Diana Hodali
yıllardır süren iç savaş, Suriye’de yalnızca binaları değil, ekonomiyi de tarumar etti. Savaşla birlikte Şam rejimine karşı uygulanan memleketler arası ekonomik ambargolar kararı uygunca derinleşen ekonomik kriz niçiniyle Suriye Lirası, 2019 yılında adeta yere çakıldı. Ülkenin kuzeybatısında yer alan Türkiye’nin hudut komşusu İdlib vilayetinde idaresi elinde bulunduran El Esas’ın Suriye kolu Nusra Cephesi kökenli Heyet Tahrir el- Şam (HTŞ) örgütü, 2020 yazında hayat pahalılığı ve ekonomik krizi azaltmak gayesiyle Türk Lirası’nı tedavüle soktu. Bölgede yaklaşık bir buçuk yıldır TL, mecburî ödeme aracı olarak kullanılıyor.

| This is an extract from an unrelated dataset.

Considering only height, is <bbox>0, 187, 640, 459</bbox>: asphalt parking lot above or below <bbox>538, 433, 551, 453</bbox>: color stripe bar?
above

TL’deki kıymet kaybı meblağları uçurdu
Londra merkezli İngiliz niyet kuruluşu Chatham House’dan Suriye uzmanı Zeki Mehchy, İdlib’deki ekonomik durumun bir buçuk yıldır nispeten istikrarlı kaldığını söylüyor ve ekliyor: “Ancak artık Türk Lirası da özgür düşüşe geçti. Bu da İdlib halkının hayat şartlarını önemli biçimde etkiliyor.”
İdlib vilayetinin nüfusu halihazırda yaklaşık dört milyon ve bunun bir milyondan fazlası mülteci kamplarında yaşıyor. Birçoğu, savaş niçiniyle Suriye ortasında birkaç sefer göç etmek zorunda kalmış. İnsan Hakları İzleme Örgütü’ne bakılırsa, İdlib’de yaşayanların yaklaşık yüzde 75’i insanî yardıma bağımlı. Buna bir de korona salgını ve Esad rejimi ile destekçileri tarafınca vilayetin güney bölgelerinin daima bombalanması da eklenince, hayat şartları daha da şiddetli hale geliyor.
Türk Lirası, 2020 yazında bölgede ödeme aracı olarak yürürlüğe girdiğinde, dolar kuru 6,8 liraydı. Şu anda ise neredeyse iki misli artarak 13 lira bandına yükselmiş durumda (30 Kasım 2021 itibariyle).
İdlib’de bir kuaför salonunda çalışan 46 yaşındaki Hatice, “TL bu kadar hayli bedel kaybedince dükkânlar ve tüccarlar meblağları çabucak yükseltti.” diyor. Haftada yalnızca 100 TL kazanan beşerler olduğunu söyleyen Hatice “Yemek pişirmek için bir mutfak tüpüne 157 lira ödemek zorundaysanız, bunu nasıl karşılayabilirsiniz?” diye soruyor.
Türkiye’den gelen mallar ve kacakçılık
İdlib idaresiyle işbirliği yapan petrol şirketi Watad Petroleum, Türk Lirası’nın bedeli niyet çabucak akaryakıt meblağlarını yükseltti. Watad’ın gerisinde kimin olduğu bilinmiyor. Lakin kuzeybatı Suriye’de kullanılan petrolü büyük ölçüde Türkiye’den alıyorlar. Yalnızca petrol değil; bölgede kullanılan malların neredeyse tamamı Türkiye menşeili. Mal geçişleri genelde Bab el-Hava hudut kapısından yapılıyor.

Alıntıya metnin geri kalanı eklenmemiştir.